TASK GOAL: Only the lines below from the one with "FREE Adjustable needle" through the one with "Daymare: 1998 llegará" are to be written out, exactly and without any images.

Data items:
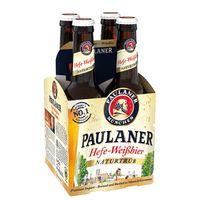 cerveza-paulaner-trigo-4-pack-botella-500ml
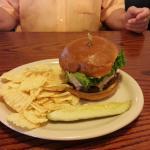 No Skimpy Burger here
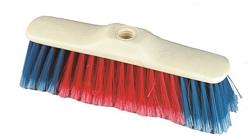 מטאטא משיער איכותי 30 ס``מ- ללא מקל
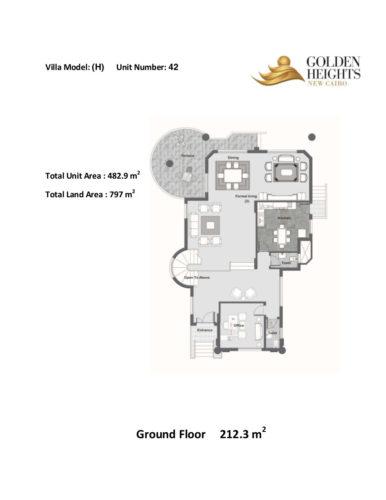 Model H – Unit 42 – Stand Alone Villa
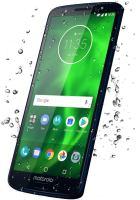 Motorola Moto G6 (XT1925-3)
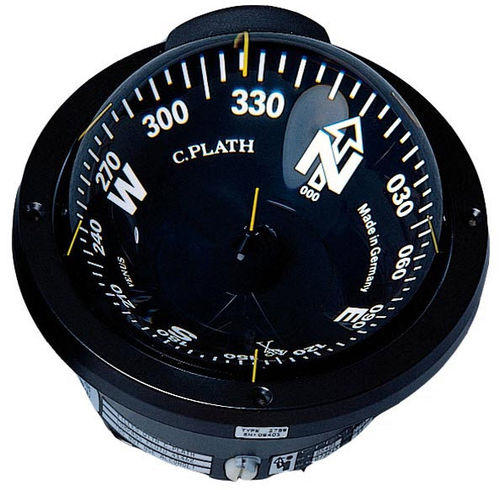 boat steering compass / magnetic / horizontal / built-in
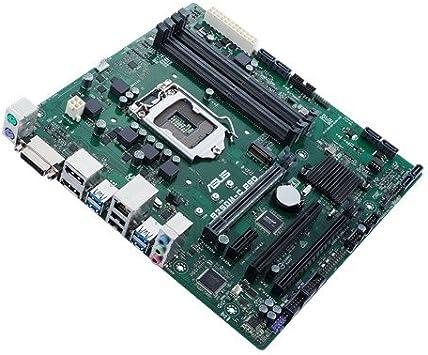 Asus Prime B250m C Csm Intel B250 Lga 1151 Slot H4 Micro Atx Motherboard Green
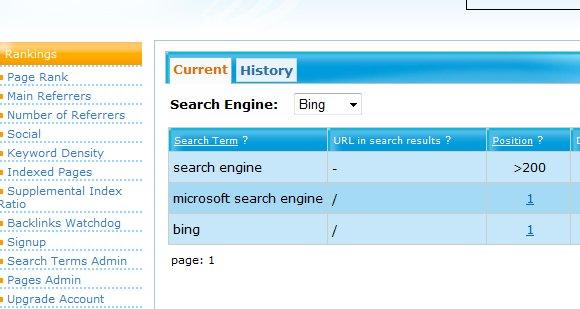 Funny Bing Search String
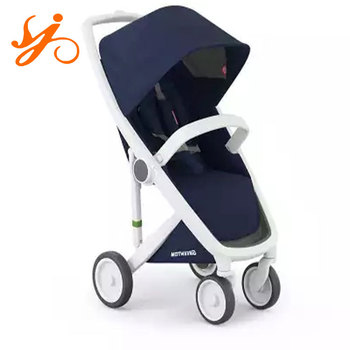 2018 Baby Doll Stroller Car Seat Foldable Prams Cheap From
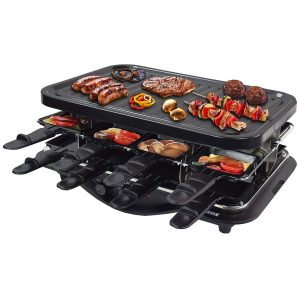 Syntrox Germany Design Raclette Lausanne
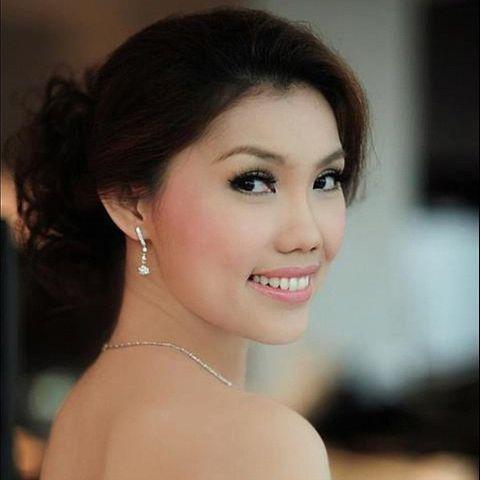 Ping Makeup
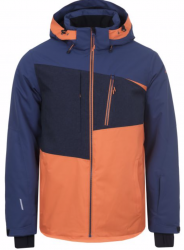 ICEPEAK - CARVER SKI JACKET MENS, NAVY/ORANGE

--

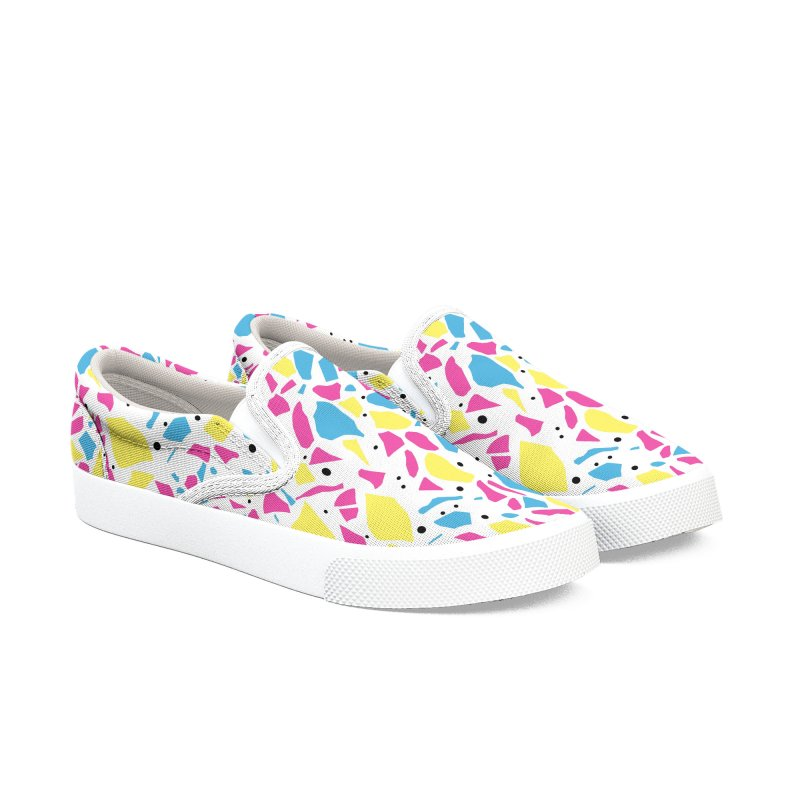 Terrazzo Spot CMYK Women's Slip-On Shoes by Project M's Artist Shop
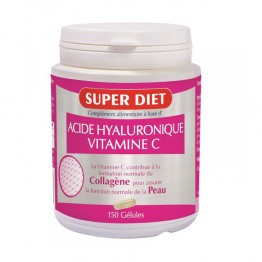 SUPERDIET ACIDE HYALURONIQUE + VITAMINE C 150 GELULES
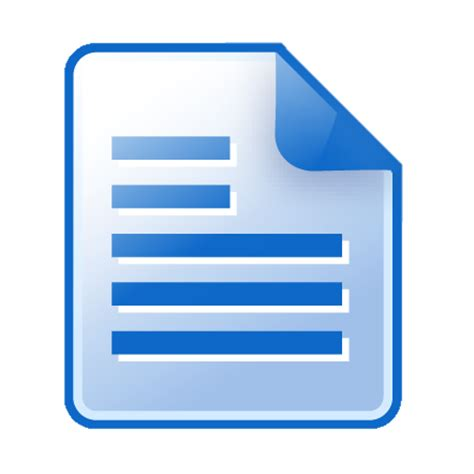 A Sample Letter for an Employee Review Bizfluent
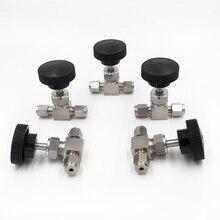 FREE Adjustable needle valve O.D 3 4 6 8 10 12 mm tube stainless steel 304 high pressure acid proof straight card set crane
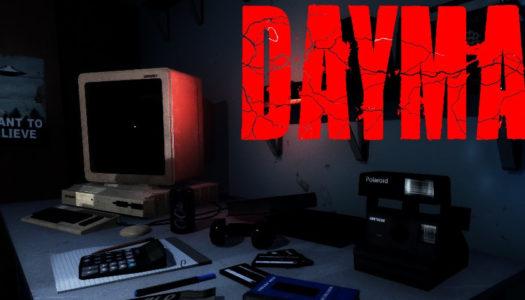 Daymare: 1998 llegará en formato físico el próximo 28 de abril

WRITTEN RESPONSE:
 FREE Adjustable needle valve O.D 3 4 6 8 10 12 mm tube stainless steel 304 high pressure acid proof straight card set crane
 Daymare: 1998 llegará en formato físico el próximo 28 de abril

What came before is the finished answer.